Can Elon Musk Fix America’s Traffic Woes With Tunnels?

MikeDotta / Shutterstock, Inc.

Humanity has been poking under the Earth as long as we’ve been able to dig. New York City’s main water supply is a four-mile-wide, 85 mile long tunnel called the Delaware Aqueduct. Guangzhou, China, has a 35 mile tunnel for its subway. And now, Elon Musk is apparently planning to dig a few himself. But can he really get into tunneling underground?

The genesis of all this was, apparently, Musk’s annoyance with traffic:

Most wrote the tweet off as a joke, but then this showed up a few hours ago:

Musk jokes the tunnel will start at his desk, but cities have been shoving traffic underground for decades, whether it’s roadway tunnels or subways. Seattle, for example, has been digging a nearly two-mile tunnel that, when completed, will put State Route 99 underneath its downtown with a two-story road structure.
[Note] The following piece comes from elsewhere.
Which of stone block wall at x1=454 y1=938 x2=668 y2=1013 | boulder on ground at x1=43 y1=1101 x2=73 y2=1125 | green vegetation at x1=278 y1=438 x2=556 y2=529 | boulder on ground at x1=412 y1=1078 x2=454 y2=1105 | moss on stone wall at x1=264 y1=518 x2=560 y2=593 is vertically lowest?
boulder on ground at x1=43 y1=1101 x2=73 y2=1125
Tunnels are popular for a reason. Being able to tuck vital infrastructure underground, well away from the elements, has its virtues, and it’s also a lot easier to just burrow under somebody’s private real estate than it is to try and either take it from them via eminent domain or build around it in some way. It also means that you don’t have to worry about something being an eyesore, which has a certain appeal. And Musk, of all people, is likely curious about tunnels since he wants to build a high-speed train called the Hyperloop, where air is sucked out of a tunnel to reduce friction.

That said, for all the jokes about tunneling being “boring,” it’s often exciting, but rarely in a fun way. Bertha, the giant drill Seattle is using to excavate the tunnel, has so far missed her key milestones for the tunnel, screwed up traffic, and generally made life miserable for Seattle even as she’s only managed to complete about two-thirds of her two mile route over the last three years. When she broke, engineers literally had to brave pressures that resembled what deep sea divers face to fix her at an estimated cost of $143 million.

And all of these, of course, are public projects with the permits squared away. Tunnels are absurdly complex and expensive civil engineering projects, which is why you don’t see people out in their yards digging private walkways to their jobs. Any tunnel longer than a few feet would be a complicated engineering project that would have to be done slowly and carefully to ensure the tunnel was safe both for those above it and those using it.

Of course, maybe Elon Musk just wants to own a giant freaking drill. And hey, can you blame him? If we had his money, we’d probably buy one too.